イギリスの総選挙の結果は保守党も労働党も過半数を取れず、第三党の自由党の支持が増えるという結果でした。小選挙区制による2大政党制は限界に来ているという指摘があります。2大政党制では次第に両党の違いがなくなる傾向が指摘されています。ブレア前首相の労働党は第三の道を提起してきましたが、そのベースはサッチャー以降の新自由主義を継承してきたと言われています。金融立国による経済立て直しが、見事に実体経済と乖離した投機マネーによってひっくりかえされました。そしてイギリス国民の規制政党に対する不審が今回の選挙結果と言われています。無党派層が増えつつあると言われ、新しい経済と新しい政治が求められていると考えられます。
今回の選挙ではイギリスの緑の党が1議席を獲得したと伝えられています。地方議会選挙では比例代表制が取られていることもあり、緑の党は地方議会では既にある程度の議席を確保していました。今回は小選挙区制の中で議席を獲得した意味は大きいと考えられます。ヨーロッパでは多党化が進んでおり、移民問題に見られるように右傾化との隣り合わせの危険な道ではありますが、緑の党のような政治勢力の存在がこれまで以上に意味を持ち始めています。

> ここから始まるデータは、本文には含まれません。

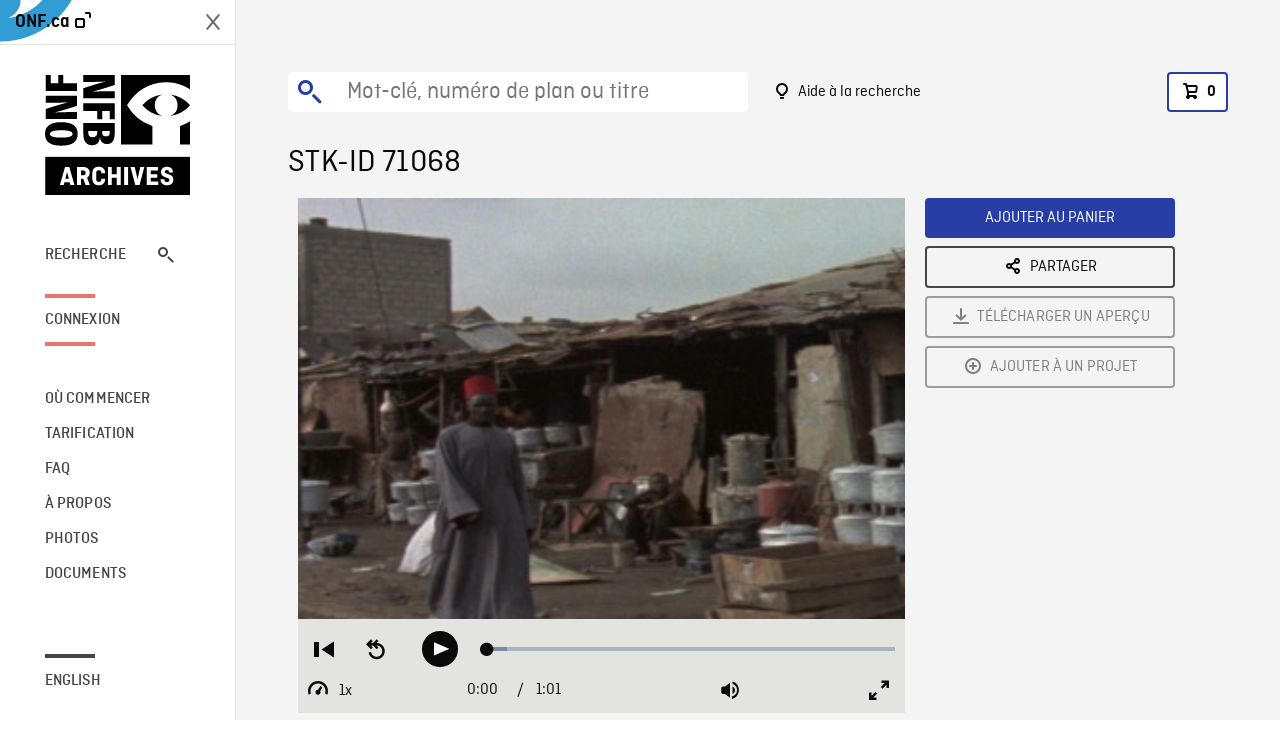

--- FILE ---
content_type: text/html; charset=utf-8
request_url: https://archives.onf.ca/plan/71068/
body_size: 2972
content:


<!DOCTYPE html>
<html lang="fr" class="brand-resize">
  <head>
    <!-- SEO Browser -->
    <meta charset="utf-8">
    <meta http-equiv="X-UA-Compatible" content="IE=edge">
    <meta name="viewport" content="width=device-width,initial-scale=1.0">

    <!-- SEO Robot -->
    <meta name="theme-color" content="#0085CA">
    <meta name="robots" content="index,follow">
    <meta name="googlebot" content="index,follow">

    
  





  <!-- SEO Title / Description / Alternate link -->
  <title>STK-ID 71068 - Archives ONF</title>
  <meta name="description" content="PLANS DIVERS d’une rue commerçante à Dakar, capitale du Sénégal, où se trouvent des vendeurs de casseroles." />
  <link rel="alternate" hreflang="en" href="https://archives.nfb.ca/stockshot/71068/" />

  <!-- Open Graph Share -->
  <meta property="og:title" content="STK-ID 71068">
  <meta property="og:description" content="PLANS DIVERS d’une rue commerçante à Dakar, capitale du Sénégal, où se trouvent des vendeurs de casseroles.">
  <meta property="og:site_name" content="Archives ONF">
  <meta property="og:locale" content="fr">
  <meta property="og:type" content="website">
  
  <meta property="og:image" content="https://www3.nfb.ca/stk_hd_ana/VI58759.000/P013843.006/71068/71068_Thumbnails.jpg">
  

  <!-- Twitter Share -->
  <meta property="twitter:card'" content="summary_large_image">
  <meta property="twitter:title" content="STK-ID 71068">
  <meta property="twitter:description" content="PLANS DIVERS d’une rue commerçante à Dakar, capitale du Sénégal, où se trouvent des vendeurs de casseroles.">
  
  <meta property="twitter:image" content="https://www3.nfb.ca/stk_hd_ana/VI58759.000/P013843.006/71068/71068_Thumbnails.jpg">
  
  
  
  <meta name="google-site-verification" content="P3nTykUQ40QX8Mn91ThL3MmHs1IuETvz1OJp6L65Nb4" />
  




    <link href="/vue/css/chunk-vendors.a5d03586.css" rel="stylesheet"/>
	<link href="/vue/css/app.d83a5b3d.css" rel="stylesheet"/>
	<script defer="defer" src="/vue/js/chunk-vendors.08ed79bc0ad2f885.min.js"></script>
	<script defer="defer" src="/vue/js/app.d0589b7be1192aa6.min.js"></script>
	<script>window.GENERATED_BY_DJANGO = false</script>
	<link href="/vue/favicon.ico" rel="icon"/>

    <link href="https://dkyhanv6paotz.cloudfront.net/onfca-prod/archives/static/css/loader.0b12b3005727.css" rel="stylesheet">
    
<script type="application/ld+json">
  {
    "@context": "https://schema.org",
    "@type": "VideoObject",
    "name": "A Sense of Place",
    "description": "PLANS DIVERS d’une rue commerçante à Dakar, capitale du Sénégal, où se trouvent des vendeurs de casseroles.",
    
    "thumbnailUrl": "https://www3.nfb.ca/stk_hd_ana/VI58759.000/P013843.006/71068/71068_Thumbnails.jpg",
    
    
    "duration": "PT0H1M1S",
    
    "contentUrl": "https://archives.onf.ca/stockshots/videos/VI58759.000/P013843.006/71068/71068_WorkingCopy.mov",
    "uploadDate": "1975"
  }
</script>

  </head>
  <body class="no-js forceScrollY">
    <div id="app">
      
<h1>STK-ID 71068</h1>
<video controls poster="https://www3.nfb.ca/stk_hd_ana/VI58759.000/P013843.006/71068/71068_Thumbnails.jpg">
  <source src="https://archives.onf.ca/stockshots/videos/VI58759.000/P013843.006/71068/71068_WorkingCopy.mov">
</video>

<p>PLANS DIVERS d’une rue commerçante à Dakar, capitale du Sénégal, où se trouvent des vendeurs de casseroles.</p>
<h2>Détails</h2>
<dl>
  <dt>Extrait du film</dt>
  <dd>A Sense of Place</dd>

  
  <dt>Lieu</dt>
  <dd>Dakar</dd>
  

  
  <dt>Année</dt>
  <dd>1975</dd>
  

  
  <dt>Collection</dt>
  <dd>Office National du Film</dd>
  

  

  
  <dt>Formats disponibles</dt>
  <dd>Video Disque Digital, Bobine 16 mm, HDCAM SR</dd>
  

  
  <dt>Format de tournage</dt>
  <dd>16mm eastman color neg, HDCAM SR 23.98i/s</dd>
  

  
  <dt>Format de l'image</dt>
  <dd>4/3, ANAMORPHIC_4/3</dd>
  

  
  <dt>Résolutions disponibles</dt>
  <dd>1920 x 1080</dd>
  
</dl>

    </div>

    
<div id="archives-loader">
  <div class="logo">
    <img src="https://dkyhanv6paotz.cloudfront.net/onfca-prod/archives/static/archives-logo-v.2ed2b7370d04.svg" />
  </div>
</div>
    

<script>
window.VUE_APP_META_I18N = {
  "suffix": " - Archives ONF",
  "default": {
    "title": "Archives ONF",
    "description": "Notre vaste collection de plans d\u0027archives rassemble des contenus images et vidéos provenant non seulement du Canada, mais du monde entier. Il vous faut des images en couleurs de la Seconde Guerre mondiale ou de la fonte des glaces dans l’Arctique? Ne cherchez plus.\u000ATémoignant de plus d’un siècle d’histoire, nos fichiers et nos bobines de film impeccablement préservés permettent des transferts de qualité sur mesure, quelle que soit la résolution désirée : SD, HD, 4K, 8K, etc."
  },
  "stockshot": {
    "title": "STK-ID {id}"
  },
  "search": {
    "title": "Recherche",
    "description": "Trouvez le plan parfait avec l\u0027outil de recherche avancée de la plateforme Archives ONF. Cherchez par mot\u002Dclé, lieu, date ou numéro de plan, et précisez votre recherche à l\u0027aide de multiples filtres."
  },
  "cart": {
    "title": "Panier",
    "description": "Ajouter des plans à votre panier afin de démarrer le processus de demande de licence pour l\u0027achat de plans d\u0027archives sur le site Archives ONF."
  },
  "request_list": {
    "title": "Vos demandes de licence",
    "description": "Accédez à l\u0027historique de vos demandes de licence à l\u0027équipe des ventes d\u0027Archives ONF. "
  },
  "request_detail": {
    "title": "Demande de licence",
    "description": "Faites parvenir une demande de licences à Archives ONF afin de démarrer le processus de commande de plans d\u0027archives."
  },
  "clipbin_list": {
    "title": "Projets",
    "description": "Accédez à tous vos projets et organisez vos plans d\u0027archives avant d\u0027envoyer une demande de licence et de commander des plans à l\u0027équipe Archives ONF."
  },
  "clipbin_detail": {
    "title": "Projet",
    "description": "Gérez votre projet en ajoutant des plans d\u0027archives à une liste. Vous pouvez créer plusieurs listes et gérer de multiples projets sur le site Archives ONF."
  },
  "calculator": {
    "title": "Calculateur de tarifs",
    "description": "Utilisez le calculateur de tarifs pour estimer le coût par seconde des droits souhaités sur votre prochaine commande de plans d\u0027Archives ONF."
  },
  "404": {
    "title": "404",
    "description": "La page demandée n\u0027a pas été trouvée. Communiquez avec nous pour signaler cette erreur."
  }
}
</script>

    <script src="https://dkyhanv6paotz.cloudfront.net/onfca-prod/archives/static/js/loader.1015c52469a2.js"></script>
    

    <script>
      window.VUE_APP_GTM_ID = "GTM-NMCS2FB"
      window.VUE_APP_GTM_SECOND_ID = "GTM-NLQ6TKD"
      window.VUE_APP_THUMBNAIL_PATTERN = "https://dkyhanv6paotz.cloudfront.net/live/fit-in/{width}x{height}/{path}"
      window.VUE_APP_GTM_USER_ID = ""
      window.ARCHIVES_CLIENT_ID = "013331"
      
      window.GENERATED_BY_DJANGO = true
    </script>
  </body>
</html>
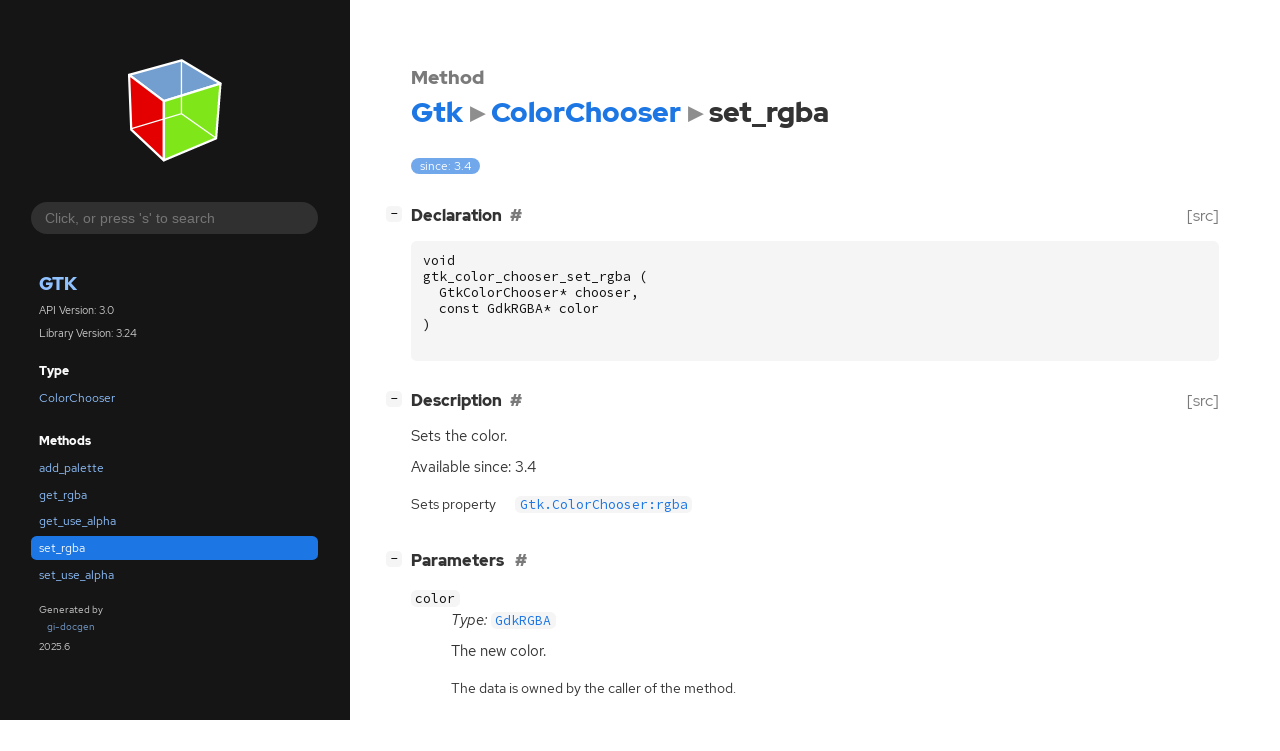

--- FILE ---
content_type: text/html; charset=utf-8
request_url: https://docs.gtk.org/gtk3/method.ColorChooser.set_rgba.html
body_size: 6021
content:
<!--
SPDX-FileCopyrightText: GTK Development Team

SPDX-License-Identifier: LGPL-2.1-or-later
-->

<!DOCTYPE html>
<html lang="en">
<head>
  <title>Gtk.ColorChooser.set_rgba</title>
  <meta name="viewport" content="width=device-width, initial-scale=1">

  <meta charset="utf-8" />

  
  <meta property="og:type" content="website"/>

日本においても、昨年の総選挙における民主党の雪崩的な圧勝、そして来る7月の参議院選挙において民衆等の敗退が予想される中で、政治の混迷が広がると思われます。自民党が自壊し始め、しかし民主党も支持率が低下する中、国民の期待に応えうる新たな政治勢力が生まれる状況でもありません。イギリス総選挙の結果から、日本でも無党派層が増え多党化が進むと考えられます。既成政党とは異なる政治理念を持った政党が必要と考えます。日本が変わろうとしている中、成長主義を目指さない地域を基盤とする新たな経済政策が必要です。